# [Brano]
E nel il film del 1982 di Alan Parker, Pink Floyd The Wall, questo aspetto dell’abbattimento del muro contro ogni potere diventa il significato esclusivo di tutti concerti che sono in realtà grandiosi spettacoli, fino a quello del 2015, che diviene anche il film Roger Water The Wall. La musica si unisce all’immagine, al cinema. Insieme fanno compiere a Roger Waters il tragitto dalla paura, al muro, al suo crollo liberatorio. La paura da cui è partito il musicista non è certo un fatto meramente individuale. La paura è l’origine stessa della nostra civiltà. Aristotele dice che la filosofia nasce da thâuma. Questa è parola del greco antico polisemica, con molti significati, e dunque controversa. Essa sta per stupore, meraviglia. Il punto vero, però, è: stupore, meraviglia per cosa? Emanuele Severino, uno dei nostri grandi filosofi viventi, sostiene che si tratti di vero e proprio terrore, paura della morte, del dolore, dell’infelicità. Thâuma, originariamente, deriva dal nome del gigante Taumante, divinità demoniaca ctonia, della sfera sotterranea, terrorizzante nella sua oscurità e imperscrutabilità. Il muro dunque corre sul filo della paura, percorre tutta l’umana storia e civiltà.

La musica e l’immagine, sono quegli elementi impalpabili che sanno scavalcare i muri in maniera immateriale. Immateriale perché immateriale è anche la paura. La sfida autentica avviene nel sottosuolo. Il mostro ctonio, il thâumaviene guardato in faccia lì sotto, ossia prima che esso appaia nel corso della storia come concrezione materiale, prima che diventi muro, proliferazione muraria. Forse, però, il vero mostro ctonio, sotterraneo non è neanche la Paura, ma il Tempo. La Paura scaturisce dal Tempo. Il Tempo ci trascende nella sua imprevedibile mutevolezza. Come il tempo atmosferico può scatenarci addosso bufere, tempeste, nubifragi, e noi non possiamo fare nulla per impedirle, ma solo al massimo prevederle, così il tempo cronologico è ciò che si abbatte sull’umano senza che questo possa imbrigliarlo, dominarlo. Anche qui al massimo, ma con ancora maggiore approssimazione, solo previsioni del tempo. Previsioni che nella storia spesso si sono dimostrate più catastrofiche degli stessi eventi poi realmente accaduti, avendone accentuato anticipatamente le conseguenze.

# [Compito 1]
Nel brano su The Wall e la paura, perché il vero mostro sotterraneo potrebbe essere il Tempo e non la Paura? Rispondi in una o due frasi.
# [Compito 2]
Scrivi il seguito del brano su The Wall e la paura, partendo dopo la sua ultima frase.

# [Materiale fornito]
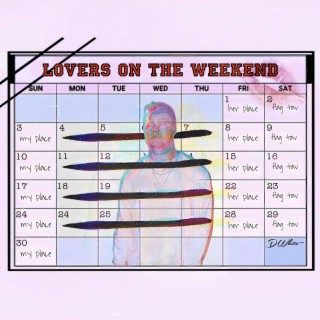 Lovers on the Weekend lyrics | Boomplay Music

# [Risposta 1]
Perché la Paura nasce dal Tempo, che ci supera con la sua mutevolezza imprevedibile. Come il tempo atmosferico, il tempo cronologico si abbatte sull'uomo senza che lui possa dominarlo: al massimo può prevederlo.

# [Risposta 2]
La filosofia stessa – si potrebbe dire – dalle sue origini, ossia dalla prima ontologia e metafisica greca, si erge come un muro contro la paura del Tempo. Come muri in tale senso lo erano stati e lo sono ancora miti e religioni. Solo che la filosofia voleva essere qualcosa di superiore. Una scienza, una scienza dell’essere, di tutto ciò che esiste: questo significa ontologia, ossia scienza dell’essere. Un muro sì contro il terrore, ma fatto di mattoni razionali, di pensiero critico. Ogni successivo mattone prima di essere posto doveva essere verificato nella sua stabilità, solidità razionale. Proprio dal percorso della filosofia dalle origini a oggi potremmo affermare, invece, che nel concetto stesso di muro è implicito quello di crollo. Quante volte la filosofia ha dovuto buttare giù la complessa, massiccia architettura dei suoi muri. Celebre la tabula rasa che fa Cartesio, revocando completamente in dubbio tutto il precedente edificio di pensiero con il suo semplice, radicale Cogito ergo sum. E oggi è la filosofia stessa che ha rinunciato da tempo a ergersi come muro, come difesa, opposizione di verità assolute alle minacce oscure, imperscrutabili nascoste nel sottosuolo del nostro presente, pronte a configurarsi già domani come pericoli letali, forieri di conflitti, catastrofi, miseria.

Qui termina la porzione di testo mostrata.